Airlines for America, which represents U.S. airlines, created a new website—AirlinesTakeAction.com—to help travelers and policymakers keep abreast of developments with the disease. In addition, CEO Nicholas Calio met with Vice President Mike Pence on Wednesday to discuss how airlines could assist the government in addressing COVID-19.

At the news conference, Calio emphasized that government officials said the risk to the public from COVID-19 remains low.

“I encourage Americans to go about their lives; that includes travel to California, Oregon and Washington,” he said. (COVID-19 cases have been confirmed in all three states.)

The virus has led to the cancellation of hundreds of trade shows and business conferences across the world, although relatively few of those are in the U.S. Still, many companies have announced new restrictions on business travel in recent days and some have pulled out of upcoming domestic events as a result.

Asked whether businesses that curtail employee travel are overreacting, Dow said those companies are not listening to the facts, which are that there are currently no restrictions on domestic travel.

 “We are seeing cancellations and that hurts the people who need jobs,” he said. “When we see a meeting canceled, who’s out of work? Not me, but a housekeeper, a waiter, the people who need the jobs the most. It’s so important to the American economy that these trade shows and these various meetings take place.”

Stephanie Martz, chief administrative officer and general counsel for the National Retail Federation, said that at least anecdotally, she is not hearing about massive drops in attendance for upcoming events.

“I think people on their own are making very rational decisions about their health and safety,” she said.
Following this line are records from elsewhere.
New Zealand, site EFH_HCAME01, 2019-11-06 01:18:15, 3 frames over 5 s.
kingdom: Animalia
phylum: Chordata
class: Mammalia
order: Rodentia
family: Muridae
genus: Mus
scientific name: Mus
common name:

Chip Rogers, CEO of the American Hotel & Lodging Association, also emphasized that despite media reports about large trade show cancellations in Chicago and other cities, most U.S. events are currently still scheduled to take place.

“I was talking to another hotel organization just the other day that hosts over 200 meetings a year and I asked them a simple question: Have you canceled a single one of those 200 meetings? And they said no, every single one of those 200 meetings is going to continue,” Rogers said.